Crypto prices are surging with the release of the Cool CPI, and the focus now shifts to the Federal Open Market Committee (FOMC) for the next big move. Traders are on the lookout for the best altcoins to invest in for quick gains as Bitcoin eyes the $70,000 mark.
The FOMC has decided to maintain the federal funds rate between 5.25% and 5.50%. The Summary of Economic Projections (SEP) indicates a potential quarter-point cut by the end of the year, contrasting with the previous forecast of three cuts in March. The central bank might adopt a more hawkish stance due to persistent inflation and a robust job market, following rate cuts by the European Central Bank and the Bank of Canada.
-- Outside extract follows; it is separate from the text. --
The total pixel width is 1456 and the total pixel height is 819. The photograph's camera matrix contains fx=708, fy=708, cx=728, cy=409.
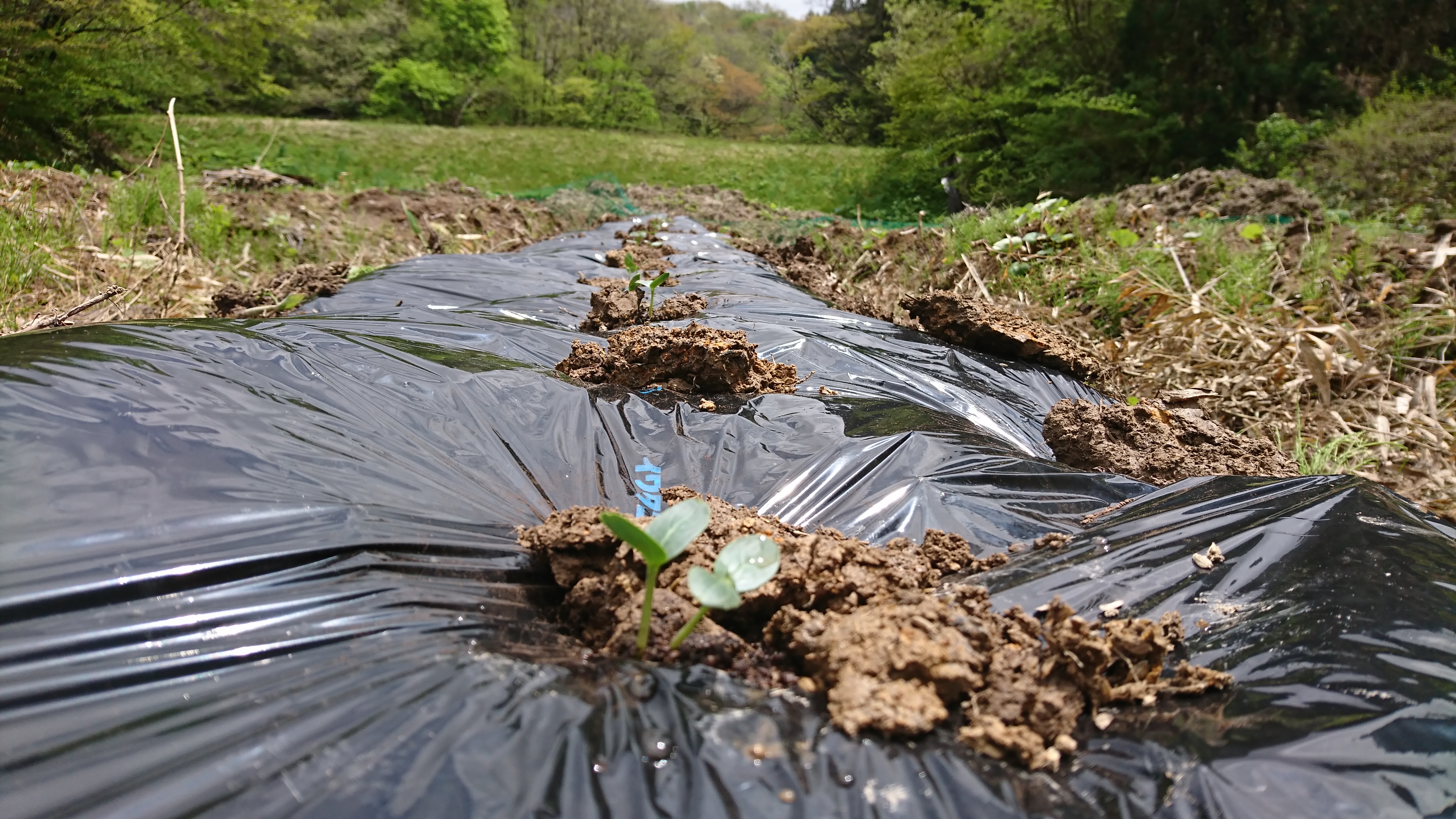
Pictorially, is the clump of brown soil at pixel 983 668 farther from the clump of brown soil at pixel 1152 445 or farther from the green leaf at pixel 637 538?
the clump of brown soil at pixel 1152 445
Market confidence has seen a boost with the expectation that the Fed will not reduce interest rates until September. This could act as a catalyst for Bitcoin to surge past $73,000 towards $100,000, given the positive chart analysis showing Bitcoin crossing its 5&20 DMA in recent sessions.
While major cryptocurrencies like ETH, DOGE, SHIB, AVAX, and LINK showed mixed signals, some strong altcoins are emerging as potential investments. Notcoin (NOT), the first memecoin on the Ton blockchain, has been performing exceptionally well, with a 20% increase in 24 hours. Pepe (PEPE), an Ethereum meme token, is also showing promise with a 10% rise in the past 24 hours. SEAL, another meme token, has surged by 12.95% and could be a lucrative investment option.
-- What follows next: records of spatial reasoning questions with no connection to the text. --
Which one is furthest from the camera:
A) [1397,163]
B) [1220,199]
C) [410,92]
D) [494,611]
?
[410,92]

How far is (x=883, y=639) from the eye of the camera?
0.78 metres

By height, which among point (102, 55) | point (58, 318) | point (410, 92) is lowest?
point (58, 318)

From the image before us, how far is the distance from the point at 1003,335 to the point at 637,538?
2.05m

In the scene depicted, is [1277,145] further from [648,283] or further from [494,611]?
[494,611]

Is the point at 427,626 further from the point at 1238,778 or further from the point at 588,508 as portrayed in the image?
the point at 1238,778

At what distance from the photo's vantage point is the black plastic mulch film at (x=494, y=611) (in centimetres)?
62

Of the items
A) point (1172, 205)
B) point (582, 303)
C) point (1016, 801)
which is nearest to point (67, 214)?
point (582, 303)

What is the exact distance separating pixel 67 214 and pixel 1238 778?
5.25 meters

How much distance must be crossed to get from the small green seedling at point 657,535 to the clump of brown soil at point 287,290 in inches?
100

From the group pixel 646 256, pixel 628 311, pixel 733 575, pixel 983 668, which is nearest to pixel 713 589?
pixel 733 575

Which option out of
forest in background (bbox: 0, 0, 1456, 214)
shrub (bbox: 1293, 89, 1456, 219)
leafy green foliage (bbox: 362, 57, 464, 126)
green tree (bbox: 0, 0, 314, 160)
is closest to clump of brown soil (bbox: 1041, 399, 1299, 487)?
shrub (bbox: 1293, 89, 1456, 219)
Additionally, investing in crypto presales is gaining traction as a strategy to diversify portfolios. Web3 projects and protocols often offer discounted rates on native tokens during presales, providing early investors with an opportunity to acquire tokens before they hit the broader market. Identifying projects with strong visions, practical use cases, and competent teams is crucial for successful investments in this market.
Cryptonews.com has compiled a list of 15 potential Bitcoin alternatives in the presale market that show promise for returns. It’s important to remember that crypto is a high-risk asset class, and this information is for informational purposes only and should not be considered investment advice. Investors could potentially lose all of their capital.